I mean, there are allegations before us that in some states, because law enforcement uses these — these forfeitures to fund themselves, that they sometimes require somebody who wants some of their property back to agree to give some of it to the government or engage in other concessions outside of regular process.

From Justice Sonia Sotomayor:

We know there are abuses of the forfeiture system. We know it because it’s been documented throughout the country repeatedly of the incentives that police are given to seize property to keep its value as opposed to issues of probable cause or issues of legitimacy of the seizure, okay? We also know that that incentive has often led to months, if not years, of retention of property that ultimately gets returned to the owner because there was either no probable cause or because of the innocent owner defense.

So the question before us is, if we make a determination to take the dicta in Von Neumann and in the [$8,850] case, all right, to say that’s the entire process you’re ever due, do we leave open the possibility that there are states, jurisdictions that are abusing this process and not leaving us any arms to correct it? That’s what we’re doing, isn’t it? If we say there’s no overriding first question, is this process, the features of this process, are they enough, whether it’s under Mathews or Barker, then what we’re basically saying is go at it, states, take as much property as you want, keep it as long as you want, let’s hold out no hope whatsoever that there’s ever going to be any further process that’s due? That’s the bottom line, right?

═══

Reproduce word for word everything in the forfeiture passage from "So the question" down to "bottom line, right?".

Provided material:
═══

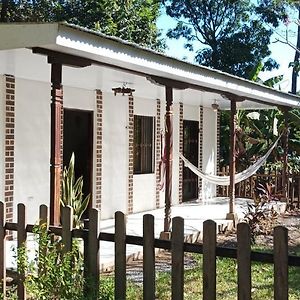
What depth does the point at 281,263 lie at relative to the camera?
311 centimetres

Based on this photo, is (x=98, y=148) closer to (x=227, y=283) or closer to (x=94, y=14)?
(x=227, y=283)

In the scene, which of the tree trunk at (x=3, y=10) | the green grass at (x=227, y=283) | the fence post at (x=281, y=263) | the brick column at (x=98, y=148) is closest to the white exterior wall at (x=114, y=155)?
the brick column at (x=98, y=148)

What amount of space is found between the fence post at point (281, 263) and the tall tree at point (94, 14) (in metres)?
15.9

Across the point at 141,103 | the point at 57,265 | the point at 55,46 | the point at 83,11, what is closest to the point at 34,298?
the point at 57,265

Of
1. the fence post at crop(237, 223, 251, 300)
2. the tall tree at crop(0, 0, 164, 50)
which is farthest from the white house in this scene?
the tall tree at crop(0, 0, 164, 50)

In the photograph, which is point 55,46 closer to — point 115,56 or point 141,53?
point 115,56

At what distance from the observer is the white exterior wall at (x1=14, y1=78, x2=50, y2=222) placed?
7926mm

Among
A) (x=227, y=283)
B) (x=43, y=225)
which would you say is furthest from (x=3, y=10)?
(x=43, y=225)

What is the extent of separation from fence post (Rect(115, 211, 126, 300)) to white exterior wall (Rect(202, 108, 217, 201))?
10314 mm

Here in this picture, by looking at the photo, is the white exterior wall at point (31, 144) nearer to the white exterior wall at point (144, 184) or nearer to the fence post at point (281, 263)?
the white exterior wall at point (144, 184)

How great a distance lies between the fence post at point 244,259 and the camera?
126 inches

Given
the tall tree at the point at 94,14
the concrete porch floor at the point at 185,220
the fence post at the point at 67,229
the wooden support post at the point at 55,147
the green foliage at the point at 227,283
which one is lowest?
the green foliage at the point at 227,283

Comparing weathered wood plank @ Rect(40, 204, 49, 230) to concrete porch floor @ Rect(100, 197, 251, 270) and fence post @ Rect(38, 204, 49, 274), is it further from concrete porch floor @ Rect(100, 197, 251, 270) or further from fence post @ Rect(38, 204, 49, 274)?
concrete porch floor @ Rect(100, 197, 251, 270)

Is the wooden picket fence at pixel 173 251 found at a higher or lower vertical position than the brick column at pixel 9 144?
lower
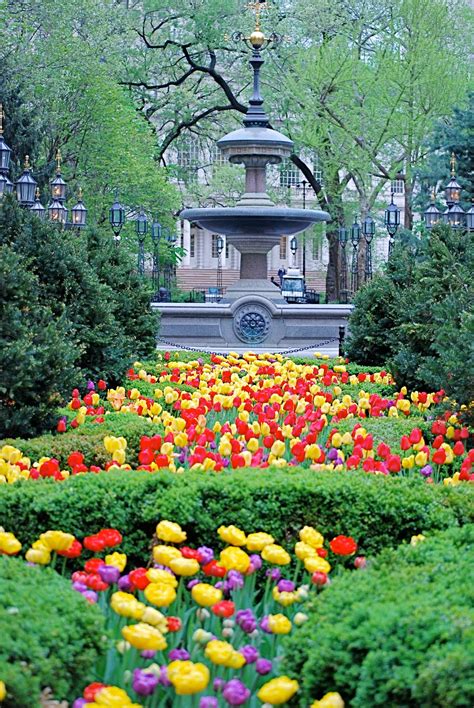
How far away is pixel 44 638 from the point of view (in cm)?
392

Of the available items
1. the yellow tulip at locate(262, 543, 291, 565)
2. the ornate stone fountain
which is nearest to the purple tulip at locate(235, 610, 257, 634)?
the yellow tulip at locate(262, 543, 291, 565)

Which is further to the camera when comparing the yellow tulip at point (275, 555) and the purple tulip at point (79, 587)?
the yellow tulip at point (275, 555)

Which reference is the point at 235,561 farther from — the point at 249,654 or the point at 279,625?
the point at 249,654

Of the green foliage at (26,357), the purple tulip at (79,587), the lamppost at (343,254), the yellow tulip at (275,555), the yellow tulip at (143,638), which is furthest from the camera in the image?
the lamppost at (343,254)

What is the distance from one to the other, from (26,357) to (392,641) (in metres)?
5.84

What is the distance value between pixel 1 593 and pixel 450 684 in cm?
146

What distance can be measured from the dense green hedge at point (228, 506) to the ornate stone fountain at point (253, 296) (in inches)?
685

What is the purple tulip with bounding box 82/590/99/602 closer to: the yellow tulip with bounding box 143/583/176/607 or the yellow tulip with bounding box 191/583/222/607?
the yellow tulip with bounding box 143/583/176/607

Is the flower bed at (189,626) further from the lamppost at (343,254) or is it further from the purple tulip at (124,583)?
the lamppost at (343,254)

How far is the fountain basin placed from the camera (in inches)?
970

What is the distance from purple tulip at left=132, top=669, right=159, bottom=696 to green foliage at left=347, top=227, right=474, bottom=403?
5973 mm

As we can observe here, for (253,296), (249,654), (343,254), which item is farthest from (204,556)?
(343,254)

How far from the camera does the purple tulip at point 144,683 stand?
12.3 feet

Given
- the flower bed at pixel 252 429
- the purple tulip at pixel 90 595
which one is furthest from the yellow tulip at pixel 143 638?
the flower bed at pixel 252 429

═══

Solved exercise:
So the question before us is, if we make a determination to take the dicta in Von Neumann and in the [$8,850] case, all right, to say that’s the entire process you’re ever due, do we leave open the possibility that there are states, jurisdictions that are abusing this process and not leaving us any arms to correct it? That’s what we’re doing, isn’t it? If we say there’s no overriding first question, is this process, the features of this process, are they enough, whether it’s under Mathews or Barker, then what we’re basically saying is go at it, states, take as much property as you want, keep it as long as you want, let’s hold out no hope whatsoever that there’s ever going to be any further process that’s due? That’s the bottom line, right?